■ **Exercise requirements**: Every line below must be reproduced exactly. Copy them all.

■ **Material for the task**:
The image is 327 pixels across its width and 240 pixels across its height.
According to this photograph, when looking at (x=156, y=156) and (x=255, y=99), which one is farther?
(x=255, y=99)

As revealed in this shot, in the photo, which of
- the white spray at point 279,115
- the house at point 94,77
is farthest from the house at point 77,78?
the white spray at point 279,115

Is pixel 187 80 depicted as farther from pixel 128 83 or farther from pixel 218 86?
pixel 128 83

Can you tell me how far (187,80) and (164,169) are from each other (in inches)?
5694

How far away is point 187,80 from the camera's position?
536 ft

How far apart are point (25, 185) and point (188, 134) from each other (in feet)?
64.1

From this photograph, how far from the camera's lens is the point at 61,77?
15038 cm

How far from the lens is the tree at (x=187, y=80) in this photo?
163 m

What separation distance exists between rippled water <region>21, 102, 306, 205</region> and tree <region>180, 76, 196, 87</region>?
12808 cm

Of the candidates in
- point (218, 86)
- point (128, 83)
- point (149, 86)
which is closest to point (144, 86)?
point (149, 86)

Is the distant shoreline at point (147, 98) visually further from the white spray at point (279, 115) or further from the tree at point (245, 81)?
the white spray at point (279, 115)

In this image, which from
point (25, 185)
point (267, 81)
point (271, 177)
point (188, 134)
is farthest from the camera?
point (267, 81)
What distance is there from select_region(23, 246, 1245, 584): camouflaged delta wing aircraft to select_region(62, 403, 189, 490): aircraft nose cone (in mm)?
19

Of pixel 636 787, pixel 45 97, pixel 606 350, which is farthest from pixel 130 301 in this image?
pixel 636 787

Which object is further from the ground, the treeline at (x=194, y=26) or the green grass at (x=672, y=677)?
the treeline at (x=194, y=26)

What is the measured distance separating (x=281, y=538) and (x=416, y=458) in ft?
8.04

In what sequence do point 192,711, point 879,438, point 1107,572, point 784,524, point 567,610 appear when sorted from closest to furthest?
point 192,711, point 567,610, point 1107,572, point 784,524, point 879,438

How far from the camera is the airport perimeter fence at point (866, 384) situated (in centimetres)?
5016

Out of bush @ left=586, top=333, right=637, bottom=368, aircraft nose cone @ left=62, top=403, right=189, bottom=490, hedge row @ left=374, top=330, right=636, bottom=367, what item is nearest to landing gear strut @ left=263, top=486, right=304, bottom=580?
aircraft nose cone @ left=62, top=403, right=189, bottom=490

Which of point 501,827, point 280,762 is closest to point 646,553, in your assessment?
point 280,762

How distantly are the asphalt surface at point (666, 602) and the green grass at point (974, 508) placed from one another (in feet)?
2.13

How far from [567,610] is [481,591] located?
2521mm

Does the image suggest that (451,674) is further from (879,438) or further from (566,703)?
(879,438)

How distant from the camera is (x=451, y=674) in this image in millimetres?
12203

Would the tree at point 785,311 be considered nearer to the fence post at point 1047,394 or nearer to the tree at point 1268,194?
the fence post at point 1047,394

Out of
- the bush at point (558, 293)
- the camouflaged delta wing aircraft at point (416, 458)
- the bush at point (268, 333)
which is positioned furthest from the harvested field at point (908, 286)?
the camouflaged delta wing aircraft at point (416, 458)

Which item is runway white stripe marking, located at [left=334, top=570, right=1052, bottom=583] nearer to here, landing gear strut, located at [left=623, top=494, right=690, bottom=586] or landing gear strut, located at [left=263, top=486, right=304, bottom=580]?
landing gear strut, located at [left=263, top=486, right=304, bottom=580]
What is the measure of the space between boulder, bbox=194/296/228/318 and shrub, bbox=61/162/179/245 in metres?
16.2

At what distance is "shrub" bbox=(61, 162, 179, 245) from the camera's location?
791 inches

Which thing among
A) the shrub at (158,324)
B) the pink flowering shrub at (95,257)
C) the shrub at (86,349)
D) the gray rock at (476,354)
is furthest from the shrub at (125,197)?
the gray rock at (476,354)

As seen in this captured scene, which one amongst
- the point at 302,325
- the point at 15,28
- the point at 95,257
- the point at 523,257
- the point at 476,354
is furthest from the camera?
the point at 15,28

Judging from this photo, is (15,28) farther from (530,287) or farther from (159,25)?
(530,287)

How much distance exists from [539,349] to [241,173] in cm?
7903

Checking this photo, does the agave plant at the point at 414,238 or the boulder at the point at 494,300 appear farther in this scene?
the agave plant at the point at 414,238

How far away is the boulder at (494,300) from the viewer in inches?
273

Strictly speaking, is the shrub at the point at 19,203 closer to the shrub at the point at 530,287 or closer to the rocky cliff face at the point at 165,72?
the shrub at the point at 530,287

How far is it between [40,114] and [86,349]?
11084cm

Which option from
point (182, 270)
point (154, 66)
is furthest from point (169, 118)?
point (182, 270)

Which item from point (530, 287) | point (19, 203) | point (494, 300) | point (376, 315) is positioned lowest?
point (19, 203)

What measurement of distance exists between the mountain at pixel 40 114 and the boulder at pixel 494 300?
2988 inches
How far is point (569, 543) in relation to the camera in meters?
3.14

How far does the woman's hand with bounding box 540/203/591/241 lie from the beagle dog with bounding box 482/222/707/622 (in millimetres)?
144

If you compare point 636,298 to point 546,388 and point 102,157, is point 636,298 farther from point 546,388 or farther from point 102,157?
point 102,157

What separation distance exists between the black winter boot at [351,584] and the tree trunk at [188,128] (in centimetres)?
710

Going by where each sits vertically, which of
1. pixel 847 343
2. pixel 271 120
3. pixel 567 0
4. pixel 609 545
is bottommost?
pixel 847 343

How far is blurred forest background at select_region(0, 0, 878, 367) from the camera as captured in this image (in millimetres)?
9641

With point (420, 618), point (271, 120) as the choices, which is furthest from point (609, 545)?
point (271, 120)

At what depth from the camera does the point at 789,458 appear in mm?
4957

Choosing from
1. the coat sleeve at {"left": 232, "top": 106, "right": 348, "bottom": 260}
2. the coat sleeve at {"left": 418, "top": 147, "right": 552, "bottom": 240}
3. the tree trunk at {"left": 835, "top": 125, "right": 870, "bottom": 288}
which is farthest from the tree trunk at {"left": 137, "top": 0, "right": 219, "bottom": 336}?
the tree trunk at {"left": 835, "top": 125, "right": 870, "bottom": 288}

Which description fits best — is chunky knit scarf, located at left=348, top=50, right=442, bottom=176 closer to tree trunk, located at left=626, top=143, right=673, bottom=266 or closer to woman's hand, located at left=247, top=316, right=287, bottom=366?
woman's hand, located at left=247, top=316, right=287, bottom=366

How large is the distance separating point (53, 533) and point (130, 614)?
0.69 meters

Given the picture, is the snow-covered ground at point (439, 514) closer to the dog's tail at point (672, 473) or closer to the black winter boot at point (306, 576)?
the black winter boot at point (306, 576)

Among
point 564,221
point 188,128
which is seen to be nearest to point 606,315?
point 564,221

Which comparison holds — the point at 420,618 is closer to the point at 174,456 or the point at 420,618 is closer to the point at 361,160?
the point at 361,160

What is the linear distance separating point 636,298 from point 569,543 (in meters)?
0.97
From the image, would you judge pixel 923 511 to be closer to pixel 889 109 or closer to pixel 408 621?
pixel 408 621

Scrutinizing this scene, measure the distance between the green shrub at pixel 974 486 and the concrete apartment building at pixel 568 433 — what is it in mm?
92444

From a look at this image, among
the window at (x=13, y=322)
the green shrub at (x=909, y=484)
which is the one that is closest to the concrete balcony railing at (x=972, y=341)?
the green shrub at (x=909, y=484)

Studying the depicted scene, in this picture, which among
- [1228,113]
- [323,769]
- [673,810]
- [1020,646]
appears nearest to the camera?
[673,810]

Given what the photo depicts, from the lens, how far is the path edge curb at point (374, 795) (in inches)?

■ **Completed task**:
The image is 327 pixels across its width and 240 pixels across its height.
According to this photograph, when looking at (x=156, y=156) and (x=255, y=99), which one is farther?
(x=255, y=99)

As revealed in this shot, in the photo, which of
- the white spray at point 279,115
- the house at point 94,77
is farthest from the house at point 77,78?
the white spray at point 279,115

Is pixel 187 80 depicted as farther from pixel 128 83 or farther from pixel 218 86?
pixel 128 83

Can you tell me how far (187,80) and (164,169) are from each other (in inches)?
5694

How far away is point 187,80 from the camera's position?
536 ft

How far apart are point (25, 185) and point (188, 134) from each other (in feet)?
64.1

From this photograph, how far from the camera's lens is the point at 61,77?
15038 cm

How far from the lens is the tree at (x=187, y=80) in this photo?
163 m

What separation distance exists between rippled water <region>21, 102, 306, 205</region> and tree <region>180, 76, 196, 87</region>?
12808 cm

Of the candidates in
- point (218, 86)
- point (128, 83)
- point (149, 86)
which is closest to point (144, 86)?
point (149, 86)

Is the distant shoreline at point (147, 98) visually further from the white spray at point (279, 115) or further from the tree at point (245, 81)?
the white spray at point (279, 115)

In this image, which from
point (25, 185)
point (267, 81)
point (271, 177)
point (188, 134)
is farthest from the camera?
point (267, 81)
What distance is there from select_region(23, 246, 1245, 584): camouflaged delta wing aircraft to select_region(62, 403, 189, 490): aircraft nose cone (in mm)?
19

Of pixel 636 787, pixel 45 97, pixel 606 350, which is farthest from pixel 130 301 in this image?
pixel 636 787

Which object is further from the ground, the treeline at (x=194, y=26) or the green grass at (x=672, y=677)?
the treeline at (x=194, y=26)

What is the measured distance separating (x=281, y=538) and (x=416, y=458) in ft?
8.04

In what sequence do point 192,711, point 879,438, point 1107,572, point 784,524, point 567,610 appear when sorted from closest to furthest?
point 192,711, point 567,610, point 1107,572, point 784,524, point 879,438

How far from the camera is the airport perimeter fence at point (866, 384) situated (in centimetres)?
5016

Out of bush @ left=586, top=333, right=637, bottom=368, aircraft nose cone @ left=62, top=403, right=189, bottom=490, hedge row @ left=374, top=330, right=636, bottom=367, what item is nearest to landing gear strut @ left=263, top=486, right=304, bottom=580?
aircraft nose cone @ left=62, top=403, right=189, bottom=490

Which of point 501,827, point 280,762 is closest to point 646,553, in your assessment?
point 280,762

How distantly are the asphalt surface at point (666, 602) and the green grass at point (974, 508) placed from one another (in feet)?
2.13

How far from [567,610] is [481,591] located?
2521mm

Does the image suggest that (451,674) is further from (879,438) or further from (566,703)?
(879,438)

How distant from the camera is (x=451, y=674) in this image in millimetres?
12203

Would the tree at point 785,311 be considered nearer to the fence post at point 1047,394 or nearer to the tree at point 1268,194?
the fence post at point 1047,394

Out of
- the bush at point (558, 293)
- the camouflaged delta wing aircraft at point (416, 458)
- the bush at point (268, 333)
which is positioned furthest from the harvested field at point (908, 286)?
the camouflaged delta wing aircraft at point (416, 458)

Which item is runway white stripe marking, located at [left=334, top=570, right=1052, bottom=583] nearer to here, landing gear strut, located at [left=623, top=494, right=690, bottom=586] or landing gear strut, located at [left=263, top=486, right=304, bottom=580]?
landing gear strut, located at [left=263, top=486, right=304, bottom=580]
What is the measure of the space between boulder, bbox=194/296/228/318 and shrub, bbox=61/162/179/245 in metres?
16.2

At what distance is "shrub" bbox=(61, 162, 179, 245) from the camera's location?
791 inches

Which thing among
A) the shrub at (158,324)
B) the pink flowering shrub at (95,257)
C) the shrub at (86,349)
D) the gray rock at (476,354)
is furthest from the shrub at (125,197)?
the gray rock at (476,354)

As seen in this captured scene, which one amongst
- the point at 302,325
- the point at 15,28
- the point at 95,257
- the point at 523,257
- the point at 476,354
is furthest from the camera?
the point at 15,28

Judging from this photo, is (15,28) farther from (530,287) or farther from (159,25)?
(530,287)

How much distance exists from [539,349] to [241,173] in cm?
7903

Checking this photo, does the agave plant at the point at 414,238 or the boulder at the point at 494,300 appear farther in this scene?
the agave plant at the point at 414,238

How far away is the boulder at (494,300) from the viewer in inches?
273

Strictly speaking, is the shrub at the point at 19,203 closer to the shrub at the point at 530,287 or closer to the rocky cliff face at the point at 165,72?
the shrub at the point at 530,287

How far is it between [40,114] and [86,349]?
11084cm

Which option from
point (182, 270)
point (154, 66)
is furthest from point (169, 118)?
point (182, 270)

Which item from point (530, 287) | point (19, 203) | point (494, 300) | point (376, 315) is positioned lowest?
point (19, 203)

What measurement of distance exists between the mountain at pixel 40 114 and the boulder at pixel 494 300?
2988 inches
How far is point (569, 543) in relation to the camera in meters?
3.14

How far does the woman's hand with bounding box 540/203/591/241 lie from the beagle dog with bounding box 482/222/707/622 (in millimetres)?
144

If you compare point 636,298 to point 546,388 and point 102,157, is point 636,298 farther from point 546,388 or farther from point 102,157?
point 102,157

What separation distance exists between the black winter boot at [351,584] and the tree trunk at [188,128] (in centimetres)?
710

Going by where each sits vertically, which of
1. pixel 847 343
2. pixel 271 120
3. pixel 567 0
4. pixel 609 545
is bottommost?
pixel 847 343

How far is blurred forest background at select_region(0, 0, 878, 367) from the camera as captured in this image (in millimetres)?
9641

With point (420, 618), point (271, 120) as the choices, which is furthest from point (609, 545)?
point (271, 120)

At what depth from the camera does the point at 789,458 appear in mm?
4957

Choosing from
1. the coat sleeve at {"left": 232, "top": 106, "right": 348, "bottom": 260}
2. the coat sleeve at {"left": 418, "top": 147, "right": 552, "bottom": 240}
3. the tree trunk at {"left": 835, "top": 125, "right": 870, "bottom": 288}
which is farthest from the tree trunk at {"left": 137, "top": 0, "right": 219, "bottom": 336}?
the tree trunk at {"left": 835, "top": 125, "right": 870, "bottom": 288}

Which description fits best — is chunky knit scarf, located at left=348, top=50, right=442, bottom=176 closer to tree trunk, located at left=626, top=143, right=673, bottom=266 or closer to woman's hand, located at left=247, top=316, right=287, bottom=366?
woman's hand, located at left=247, top=316, right=287, bottom=366

How large is the distance separating point (53, 533) and point (130, 614)?
0.69 meters

Given the picture, is the snow-covered ground at point (439, 514) closer to the dog's tail at point (672, 473) or closer to the black winter boot at point (306, 576)?
the black winter boot at point (306, 576)

Among
point 564,221
point 188,128
which is seen to be nearest to point 606,315?
point 564,221

Which comparison holds — the point at 420,618 is closer to the point at 174,456 or the point at 420,618 is closer to the point at 361,160?
the point at 361,160

What is the linear distance separating point 636,298 from point 569,543 (in meters)?
0.97
From the image, would you judge pixel 923 511 to be closer to pixel 889 109 or closer to pixel 408 621?
pixel 408 621

Scrutinizing this scene, measure the distance between the green shrub at pixel 974 486 and the concrete apartment building at pixel 568 433 — what is it in mm?
92444

From a look at this image, among
the window at (x=13, y=322)
the green shrub at (x=909, y=484)
which is the one that is closest to the concrete balcony railing at (x=972, y=341)?
the green shrub at (x=909, y=484)

Studying the depicted scene, in this picture, which among
- [1228,113]
- [323,769]
- [673,810]
- [1020,646]
appears nearest to the camera?
[673,810]

Given what the photo depicts, from the lens, how far is the path edge curb at point (374, 795) (in inches)?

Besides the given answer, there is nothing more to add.